WRITTEN TASK
Update the portion of the data that opens with its first line and closes with the line containing "892 centimetres" by replacing "camera" with "viewer", leaving all else unchanged. Reproduce only that portion.
==== INFORMATION GIVEN ====
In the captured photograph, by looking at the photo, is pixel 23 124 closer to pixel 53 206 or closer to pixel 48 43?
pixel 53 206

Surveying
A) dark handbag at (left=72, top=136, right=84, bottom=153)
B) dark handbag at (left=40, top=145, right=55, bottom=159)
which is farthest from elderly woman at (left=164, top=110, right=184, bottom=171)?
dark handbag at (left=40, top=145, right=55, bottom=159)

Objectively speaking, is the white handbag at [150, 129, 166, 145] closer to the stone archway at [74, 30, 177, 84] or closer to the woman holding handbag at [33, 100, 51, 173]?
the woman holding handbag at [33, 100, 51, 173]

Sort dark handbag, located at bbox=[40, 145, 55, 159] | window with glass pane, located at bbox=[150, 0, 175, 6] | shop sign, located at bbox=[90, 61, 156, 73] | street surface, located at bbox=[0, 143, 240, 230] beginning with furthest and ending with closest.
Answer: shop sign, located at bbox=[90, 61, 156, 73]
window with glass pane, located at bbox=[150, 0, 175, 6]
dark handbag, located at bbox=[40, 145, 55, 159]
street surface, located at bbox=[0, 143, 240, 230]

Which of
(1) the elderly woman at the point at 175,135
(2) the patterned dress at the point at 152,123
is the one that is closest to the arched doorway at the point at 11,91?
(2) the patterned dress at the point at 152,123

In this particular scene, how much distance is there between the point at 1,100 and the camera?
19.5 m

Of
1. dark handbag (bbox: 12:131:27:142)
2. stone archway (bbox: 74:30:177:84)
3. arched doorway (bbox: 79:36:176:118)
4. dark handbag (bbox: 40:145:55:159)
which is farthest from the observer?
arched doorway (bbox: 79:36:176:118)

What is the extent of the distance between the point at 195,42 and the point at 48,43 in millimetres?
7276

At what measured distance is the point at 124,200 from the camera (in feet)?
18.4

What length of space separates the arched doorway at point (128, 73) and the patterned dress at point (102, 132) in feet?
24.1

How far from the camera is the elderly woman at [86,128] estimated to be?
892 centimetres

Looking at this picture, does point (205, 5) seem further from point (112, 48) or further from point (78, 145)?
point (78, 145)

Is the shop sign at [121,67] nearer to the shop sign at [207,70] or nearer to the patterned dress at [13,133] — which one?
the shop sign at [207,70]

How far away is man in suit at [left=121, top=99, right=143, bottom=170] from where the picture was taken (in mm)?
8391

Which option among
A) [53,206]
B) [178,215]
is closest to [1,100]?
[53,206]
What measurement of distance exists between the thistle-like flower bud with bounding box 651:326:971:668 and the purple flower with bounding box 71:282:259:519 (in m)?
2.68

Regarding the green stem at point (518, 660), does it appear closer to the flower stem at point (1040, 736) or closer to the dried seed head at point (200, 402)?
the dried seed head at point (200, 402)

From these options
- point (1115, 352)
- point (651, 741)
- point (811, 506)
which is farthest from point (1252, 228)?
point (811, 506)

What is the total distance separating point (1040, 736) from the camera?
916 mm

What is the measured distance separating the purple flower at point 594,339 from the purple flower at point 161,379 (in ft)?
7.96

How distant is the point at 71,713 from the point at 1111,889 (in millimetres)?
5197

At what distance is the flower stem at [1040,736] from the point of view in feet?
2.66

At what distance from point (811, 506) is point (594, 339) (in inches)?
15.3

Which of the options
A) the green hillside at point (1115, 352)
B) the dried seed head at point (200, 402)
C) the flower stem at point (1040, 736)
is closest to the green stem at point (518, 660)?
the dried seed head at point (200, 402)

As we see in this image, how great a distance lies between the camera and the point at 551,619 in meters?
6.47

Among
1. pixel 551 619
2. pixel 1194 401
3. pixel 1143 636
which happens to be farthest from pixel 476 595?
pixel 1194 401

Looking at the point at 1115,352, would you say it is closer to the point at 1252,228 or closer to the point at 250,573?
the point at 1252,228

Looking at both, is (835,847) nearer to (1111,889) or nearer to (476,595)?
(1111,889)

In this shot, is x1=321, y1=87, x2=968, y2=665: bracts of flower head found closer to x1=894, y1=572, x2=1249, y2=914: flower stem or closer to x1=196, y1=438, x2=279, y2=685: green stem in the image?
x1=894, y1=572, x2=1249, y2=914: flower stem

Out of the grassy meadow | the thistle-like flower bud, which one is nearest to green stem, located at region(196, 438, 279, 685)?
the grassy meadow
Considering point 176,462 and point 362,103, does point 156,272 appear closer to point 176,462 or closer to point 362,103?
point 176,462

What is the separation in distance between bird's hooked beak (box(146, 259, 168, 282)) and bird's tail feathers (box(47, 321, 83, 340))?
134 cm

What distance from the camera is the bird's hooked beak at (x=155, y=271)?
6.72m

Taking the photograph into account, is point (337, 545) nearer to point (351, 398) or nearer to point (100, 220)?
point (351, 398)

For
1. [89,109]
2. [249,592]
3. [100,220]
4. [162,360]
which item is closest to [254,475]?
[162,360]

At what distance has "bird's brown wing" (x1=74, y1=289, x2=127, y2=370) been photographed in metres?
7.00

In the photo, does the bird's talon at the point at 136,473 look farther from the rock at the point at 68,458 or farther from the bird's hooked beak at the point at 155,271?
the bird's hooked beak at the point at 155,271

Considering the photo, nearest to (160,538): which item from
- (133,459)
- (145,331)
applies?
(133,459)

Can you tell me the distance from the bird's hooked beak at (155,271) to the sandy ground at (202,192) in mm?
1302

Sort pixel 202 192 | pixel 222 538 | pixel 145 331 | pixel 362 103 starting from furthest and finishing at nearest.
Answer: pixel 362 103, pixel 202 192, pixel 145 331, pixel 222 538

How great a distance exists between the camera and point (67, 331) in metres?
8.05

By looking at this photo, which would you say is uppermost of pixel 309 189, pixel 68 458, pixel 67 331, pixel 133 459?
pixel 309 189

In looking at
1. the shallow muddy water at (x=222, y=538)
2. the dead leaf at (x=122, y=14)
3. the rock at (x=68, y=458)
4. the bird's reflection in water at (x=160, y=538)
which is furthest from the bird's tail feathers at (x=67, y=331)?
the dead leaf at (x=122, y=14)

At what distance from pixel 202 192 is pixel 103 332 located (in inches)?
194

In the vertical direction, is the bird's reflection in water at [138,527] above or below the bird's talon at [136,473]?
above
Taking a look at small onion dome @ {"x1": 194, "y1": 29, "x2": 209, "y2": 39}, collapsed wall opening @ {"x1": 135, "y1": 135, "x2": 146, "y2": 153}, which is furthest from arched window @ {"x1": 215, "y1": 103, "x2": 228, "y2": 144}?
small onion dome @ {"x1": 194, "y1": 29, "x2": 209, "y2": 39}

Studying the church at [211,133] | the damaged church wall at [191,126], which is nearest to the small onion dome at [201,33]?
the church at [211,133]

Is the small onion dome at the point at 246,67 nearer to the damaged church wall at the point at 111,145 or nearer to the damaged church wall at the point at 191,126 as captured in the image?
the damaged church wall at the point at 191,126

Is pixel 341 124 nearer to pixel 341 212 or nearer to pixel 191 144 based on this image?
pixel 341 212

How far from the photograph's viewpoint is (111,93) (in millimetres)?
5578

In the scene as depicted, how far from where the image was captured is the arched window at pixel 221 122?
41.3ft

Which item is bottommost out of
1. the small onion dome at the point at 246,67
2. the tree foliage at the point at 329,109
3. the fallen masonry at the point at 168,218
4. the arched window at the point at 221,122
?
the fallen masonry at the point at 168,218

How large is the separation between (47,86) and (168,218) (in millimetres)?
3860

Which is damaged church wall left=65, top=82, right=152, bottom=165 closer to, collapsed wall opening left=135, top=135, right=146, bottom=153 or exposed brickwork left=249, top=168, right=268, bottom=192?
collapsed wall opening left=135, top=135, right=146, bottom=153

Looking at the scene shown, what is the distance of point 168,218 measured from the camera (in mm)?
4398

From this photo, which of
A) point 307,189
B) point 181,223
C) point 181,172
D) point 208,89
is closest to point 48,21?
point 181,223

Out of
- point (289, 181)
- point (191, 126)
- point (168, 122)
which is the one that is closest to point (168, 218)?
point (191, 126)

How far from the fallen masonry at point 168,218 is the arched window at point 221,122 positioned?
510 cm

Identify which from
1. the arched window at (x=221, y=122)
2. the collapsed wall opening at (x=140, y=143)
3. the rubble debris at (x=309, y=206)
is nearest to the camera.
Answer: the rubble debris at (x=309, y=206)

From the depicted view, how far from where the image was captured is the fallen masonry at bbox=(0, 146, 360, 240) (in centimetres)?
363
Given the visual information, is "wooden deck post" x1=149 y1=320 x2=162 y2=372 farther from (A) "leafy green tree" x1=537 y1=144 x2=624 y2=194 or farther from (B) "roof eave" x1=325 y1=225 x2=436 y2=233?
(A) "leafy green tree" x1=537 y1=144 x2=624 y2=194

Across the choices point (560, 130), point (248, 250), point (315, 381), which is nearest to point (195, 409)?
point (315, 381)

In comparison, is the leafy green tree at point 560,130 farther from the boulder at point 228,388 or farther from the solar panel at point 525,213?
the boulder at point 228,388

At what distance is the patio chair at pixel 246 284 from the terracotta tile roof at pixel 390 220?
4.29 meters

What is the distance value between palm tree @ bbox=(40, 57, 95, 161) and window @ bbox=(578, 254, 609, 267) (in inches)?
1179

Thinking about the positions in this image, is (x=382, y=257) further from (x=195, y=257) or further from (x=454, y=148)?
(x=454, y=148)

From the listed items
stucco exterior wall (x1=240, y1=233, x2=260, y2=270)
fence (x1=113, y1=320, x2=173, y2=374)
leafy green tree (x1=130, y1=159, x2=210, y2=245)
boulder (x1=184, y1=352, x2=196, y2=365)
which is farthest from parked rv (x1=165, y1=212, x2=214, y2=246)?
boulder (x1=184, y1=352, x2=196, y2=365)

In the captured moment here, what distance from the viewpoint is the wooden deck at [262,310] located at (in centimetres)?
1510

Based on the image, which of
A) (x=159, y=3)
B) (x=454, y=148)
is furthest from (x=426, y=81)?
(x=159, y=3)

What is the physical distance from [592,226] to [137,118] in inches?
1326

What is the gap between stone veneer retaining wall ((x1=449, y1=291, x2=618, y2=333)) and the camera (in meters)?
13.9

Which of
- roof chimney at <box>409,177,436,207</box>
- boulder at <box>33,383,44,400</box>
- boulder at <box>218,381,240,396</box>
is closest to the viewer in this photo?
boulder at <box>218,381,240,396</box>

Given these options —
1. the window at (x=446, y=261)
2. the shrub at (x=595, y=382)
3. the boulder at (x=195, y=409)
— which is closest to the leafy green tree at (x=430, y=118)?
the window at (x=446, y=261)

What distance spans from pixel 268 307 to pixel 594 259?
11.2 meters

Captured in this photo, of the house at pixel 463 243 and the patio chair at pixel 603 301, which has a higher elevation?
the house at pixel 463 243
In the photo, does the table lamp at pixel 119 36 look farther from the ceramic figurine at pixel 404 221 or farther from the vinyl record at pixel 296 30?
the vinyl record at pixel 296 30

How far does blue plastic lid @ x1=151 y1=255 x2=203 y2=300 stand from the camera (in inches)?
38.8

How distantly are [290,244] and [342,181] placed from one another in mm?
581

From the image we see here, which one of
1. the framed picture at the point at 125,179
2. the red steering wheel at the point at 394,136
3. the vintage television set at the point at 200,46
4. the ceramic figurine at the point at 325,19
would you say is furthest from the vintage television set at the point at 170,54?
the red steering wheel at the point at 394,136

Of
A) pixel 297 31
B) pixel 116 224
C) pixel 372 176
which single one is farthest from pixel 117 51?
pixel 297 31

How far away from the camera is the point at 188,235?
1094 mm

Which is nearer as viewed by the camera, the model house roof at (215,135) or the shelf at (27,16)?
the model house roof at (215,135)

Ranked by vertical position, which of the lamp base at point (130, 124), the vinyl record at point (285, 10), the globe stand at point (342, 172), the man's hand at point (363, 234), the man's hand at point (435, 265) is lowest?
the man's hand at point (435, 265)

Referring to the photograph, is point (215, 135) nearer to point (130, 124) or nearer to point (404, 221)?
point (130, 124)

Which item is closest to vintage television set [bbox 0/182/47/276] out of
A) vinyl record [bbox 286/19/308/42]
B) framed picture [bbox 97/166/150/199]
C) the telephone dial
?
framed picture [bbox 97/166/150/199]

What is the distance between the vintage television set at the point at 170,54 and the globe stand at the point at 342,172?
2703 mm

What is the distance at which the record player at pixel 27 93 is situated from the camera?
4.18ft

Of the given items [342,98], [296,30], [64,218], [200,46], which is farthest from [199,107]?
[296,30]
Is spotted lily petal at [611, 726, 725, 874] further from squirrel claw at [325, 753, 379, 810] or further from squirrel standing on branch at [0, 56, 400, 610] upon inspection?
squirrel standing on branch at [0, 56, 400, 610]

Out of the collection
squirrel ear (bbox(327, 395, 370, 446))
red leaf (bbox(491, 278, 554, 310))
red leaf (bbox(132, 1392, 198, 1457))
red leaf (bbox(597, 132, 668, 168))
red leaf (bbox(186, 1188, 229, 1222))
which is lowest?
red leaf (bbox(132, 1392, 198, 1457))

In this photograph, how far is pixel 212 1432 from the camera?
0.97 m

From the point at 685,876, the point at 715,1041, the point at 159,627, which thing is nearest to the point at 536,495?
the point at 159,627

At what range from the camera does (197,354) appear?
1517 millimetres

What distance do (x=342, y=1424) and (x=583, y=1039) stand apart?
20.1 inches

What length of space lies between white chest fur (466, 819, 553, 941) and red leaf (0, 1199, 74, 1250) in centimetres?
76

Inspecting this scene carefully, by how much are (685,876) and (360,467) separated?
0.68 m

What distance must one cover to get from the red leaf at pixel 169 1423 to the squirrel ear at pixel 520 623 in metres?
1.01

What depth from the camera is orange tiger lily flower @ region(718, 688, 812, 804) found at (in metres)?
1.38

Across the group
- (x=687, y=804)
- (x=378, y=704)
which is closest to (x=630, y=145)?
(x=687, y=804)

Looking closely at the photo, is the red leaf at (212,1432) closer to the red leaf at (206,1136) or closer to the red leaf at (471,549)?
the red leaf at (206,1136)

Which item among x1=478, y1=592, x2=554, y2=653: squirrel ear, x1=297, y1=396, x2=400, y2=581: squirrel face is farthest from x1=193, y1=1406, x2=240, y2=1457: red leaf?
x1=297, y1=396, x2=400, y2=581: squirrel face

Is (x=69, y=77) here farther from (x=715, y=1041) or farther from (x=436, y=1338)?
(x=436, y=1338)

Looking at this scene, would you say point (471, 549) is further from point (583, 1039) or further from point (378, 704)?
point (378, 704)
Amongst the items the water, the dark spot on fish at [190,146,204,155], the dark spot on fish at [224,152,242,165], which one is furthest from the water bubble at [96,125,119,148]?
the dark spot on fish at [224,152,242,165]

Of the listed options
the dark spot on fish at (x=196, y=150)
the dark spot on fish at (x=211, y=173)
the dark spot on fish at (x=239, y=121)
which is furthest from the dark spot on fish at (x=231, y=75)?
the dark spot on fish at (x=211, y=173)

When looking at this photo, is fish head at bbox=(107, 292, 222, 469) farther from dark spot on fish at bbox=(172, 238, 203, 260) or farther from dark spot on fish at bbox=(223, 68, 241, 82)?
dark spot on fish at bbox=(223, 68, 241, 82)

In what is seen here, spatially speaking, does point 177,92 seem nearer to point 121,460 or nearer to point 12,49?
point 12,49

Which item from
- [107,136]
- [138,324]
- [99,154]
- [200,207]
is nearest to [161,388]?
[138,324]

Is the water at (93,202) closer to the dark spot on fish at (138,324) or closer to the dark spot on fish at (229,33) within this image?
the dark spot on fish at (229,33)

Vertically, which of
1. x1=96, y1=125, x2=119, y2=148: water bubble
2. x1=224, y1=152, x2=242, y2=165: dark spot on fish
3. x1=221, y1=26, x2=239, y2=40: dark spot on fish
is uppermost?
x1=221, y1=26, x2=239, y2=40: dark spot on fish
====
SOLUTION TO THE PROBLEM
In the captured photograph, by looking at the photo, is pixel 23 124 closer to pixel 53 206 or closer to pixel 48 43?
pixel 53 206

Surveying
A) dark handbag at (left=72, top=136, right=84, bottom=153)
B) dark handbag at (left=40, top=145, right=55, bottom=159)
which is farthest from elderly woman at (left=164, top=110, right=184, bottom=171)?
dark handbag at (left=40, top=145, right=55, bottom=159)

Objectively speaking, is the white handbag at [150, 129, 166, 145] closer to the stone archway at [74, 30, 177, 84] or closer to the woman holding handbag at [33, 100, 51, 173]?
the woman holding handbag at [33, 100, 51, 173]

Sort dark handbag, located at bbox=[40, 145, 55, 159] | window with glass pane, located at bbox=[150, 0, 175, 6] | shop sign, located at bbox=[90, 61, 156, 73] | street surface, located at bbox=[0, 143, 240, 230] beginning with furthest and ending with closest.
Answer: shop sign, located at bbox=[90, 61, 156, 73]
window with glass pane, located at bbox=[150, 0, 175, 6]
dark handbag, located at bbox=[40, 145, 55, 159]
street surface, located at bbox=[0, 143, 240, 230]

Which of
(1) the elderly woman at the point at 175,135
(2) the patterned dress at the point at 152,123
is the one that is closest to the arched doorway at the point at 11,91?
(2) the patterned dress at the point at 152,123

In this particular scene, how much distance is there between the point at 1,100 and the viewer?
19.5 m

Of
1. dark handbag (bbox: 12:131:27:142)
2. stone archway (bbox: 74:30:177:84)
3. arched doorway (bbox: 79:36:176:118)
4. dark handbag (bbox: 40:145:55:159)
which is farthest from the observer?
arched doorway (bbox: 79:36:176:118)

What is the extent of the distance between the point at 195,42 and the point at 48,43 in millimetres?
7276

At what measured distance is the point at 124,200 from the viewer (in feet)?
18.4

What length of space separates the arched doorway at point (128, 73) and the patterned dress at point (102, 132) in feet?
24.1

How far from the viewer is the elderly woman at [86,128] estimated to be?
892 centimetres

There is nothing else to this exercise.